Hasta carcajadas hubo cuando el perredista Juan Zepeda pasó a maquillaje y dijo a su rival Delfina Gómez, que venía acompañada del también morenista Mario Delgado: “todo lo que tapa, ayuda”. Antiguos compañeros de partido, los tres se habían dado un fuerte abrazo de buenos días.

Luego se incorporó Alfredo del Mazo. Hay una foto de los tres candidatos al gobierno mexiquense –PRI, PRD, Morena– conversando tranquilamente minutos antes de entrar al aire ayer en Despierta, en Televisa.

¿De qué hablaban? ¡De Isidro Pastor! ¿Por qué? Porque hubo un primer tiempo de la mesa entre candidatos, donde estuvieron Pastor y Teresa Castell, aspirantes sin partido, y Óscar González, del PT. Y ahí, Pastor, de larga trayectoria priista, se lanzó a descalificar a todos los políticos de todos los partidos. Así que Zepeda ironizó con Del Mazo que Pastor hoy se vende como independiente. Del Mazo concedió lamentándose.
En ese momento llegó al estudio Josefina Vázquez Mota, del PAN. En la misma sala de espera, ella prefirió no ir hacia donde se encontraban sus rivales para saludarlos. Esperó con su asesor de prensa, Herminio Rebollo.

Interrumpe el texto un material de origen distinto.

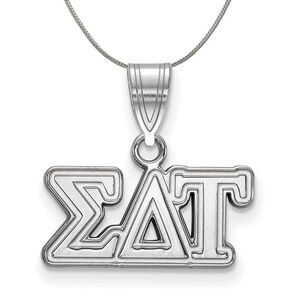 Sterling Silver Sigma Delta Tau Medium Greek Necklace - 24 Inch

Ya estaban listos los cuatro. Delfina, discretamente, había chocado y entrelazado las dos manos con las de Delgado: “Ahí vamos, ahí vamos”, le dijo. Josefina se enfiló a su silla armada con documentos y cartulinas con fotos y recortes de periódicos. Zepeda con encabezados y gráficas para exhibir. Del Mazo con una carpeta de apuntes.

Ya en el set de televisión, a segundos de iniciar, seguían dialogando Josefina con Del Mazo, y Zepeda con Delfina. Aquello parecía de plena cordialidad. Pero bastó el conteo regresivo –“¡al aire en 5, 4, 3, 2…!”– para que el ambiente se transformara a uno de críticas, contrastes, ataques, cuestionamientos a trayectorias y gestiones (los cuatro han tenido experiencia de gobierno), defensas, y también propuestas, convocatorias, planteamientos, retos.
Una hora. Sin un formato acartonado. Con mucha flexibilidad. Procurando la discusión. Con reglas mínimas. Un voto de confianza de los candidatos –que agradezco– que ya entendieron que deben buscar nuevas formas de acercar la política al público. Todos dijeron lo que quisieron y hablaron por aproximadamente el mismo tiempo-aire. Y al final, saludos muy cordiales entre los cuatro, breve plática y hasta foto conmemorativa con muy buen talante.
La mesa fue un ejemplo de lo que creo que México debe tener para el contraste de ideas y personalidades entre aspirantes a cargos de elección popular. Ojalá los políticos de todos los niveles, de todos los estados, de todos los partidos, se animen a más diálogos de este tipo.